THINGS TO DO:
1. In the religious freedom report, write out again the part that opens with the words "There were reports" and closes with "minority religious groups.", changing "restrictions" to "limits".
2. According to the religious freedom report, how many times had Baris Gormez been charged with "disobedience of orders" since 2007?

EXTRACT TO READ:
★ ★ ★ ★ ★ ★ ★
There were reports of abuses of religious freedom, including the imprisonment of a conscientious objector for refusing to serve in the military due to his religious beliefs. The government imposed numerous restrictions that affected members of religious groups. Local government officials did not enforce constitutional guarantees on freedom of religion for members of minority religious groups.
Conscientious objectors to military service continued to experience difficulties. According to Jehovah’s Witnesses officials, members faced prosecution and fines for their refusal to serve in the military forces. One objector, Baris Gormez, had been charged 13 times for “disobedience of orders” since 2007. In February Gormez was acquitted by Isparta Military Court and released from prison. The prosecutor appealed the decision, and at year’s end the case was before the Military Court of Appeals. Gormez also had a case stemming from his status as a conscientious objector pending before the European Court of Human Rights (ECHR). In January another Jehovah’s Witness, Fethi Demirtas, won a decision in the ECHR against the government for violating the right to a fair trial and freedom of religion, conscience, and thought. In May the United Nations Human Rights Committee, upon application by two other Jehovah’s Witnesses, Cenk Atasoy and Arda Sarkut, found that the government had violated Article 18 of the International Covenant on Civil and Political Rights by denying them conscientious objector status. In May Turkish national Ugur Bilkay requested asylum in Italy based on his religious objection to military service.
★ ★ ★ ★ ★ ★ ★
DATA EXCERPT:
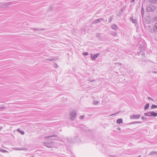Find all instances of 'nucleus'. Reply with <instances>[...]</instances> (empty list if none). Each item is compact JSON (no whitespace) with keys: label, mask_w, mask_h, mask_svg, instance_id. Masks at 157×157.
★ ★ ★ ★ ★ ★ ★
SOLUTIONS TO THE EXERCISE:
1.
There were reports of abuses of religious freedom, including the imprisonment of a conscientious objector for refusing to serve in the military due to his religious beliefs. The government imposed numerous limits that affected members of religious groups. Local government officials did not enforce constitutional guarantees on freedom of religion for members of minority religious groups.

2. 13 times.